WHAT YOU SHOULD DO:
The whole listing below should be printed again exactly, with no images.

DATA SHOWN:
-- Opening Marker --

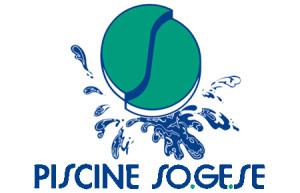 logo_SOGESE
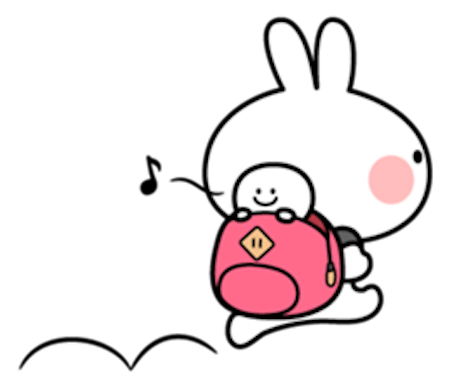 Cool Rabbit and Tiny Smiles messages sticker-9
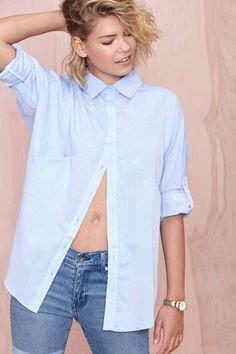 Melanie Top - Shirts + Blouses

-- Closing Marker --

RESPONSE:
 logo_SOGESE
 Cool Rabbit and Tiny Smiles messages sticker-9
 Melanie Top - Shirts + Blouses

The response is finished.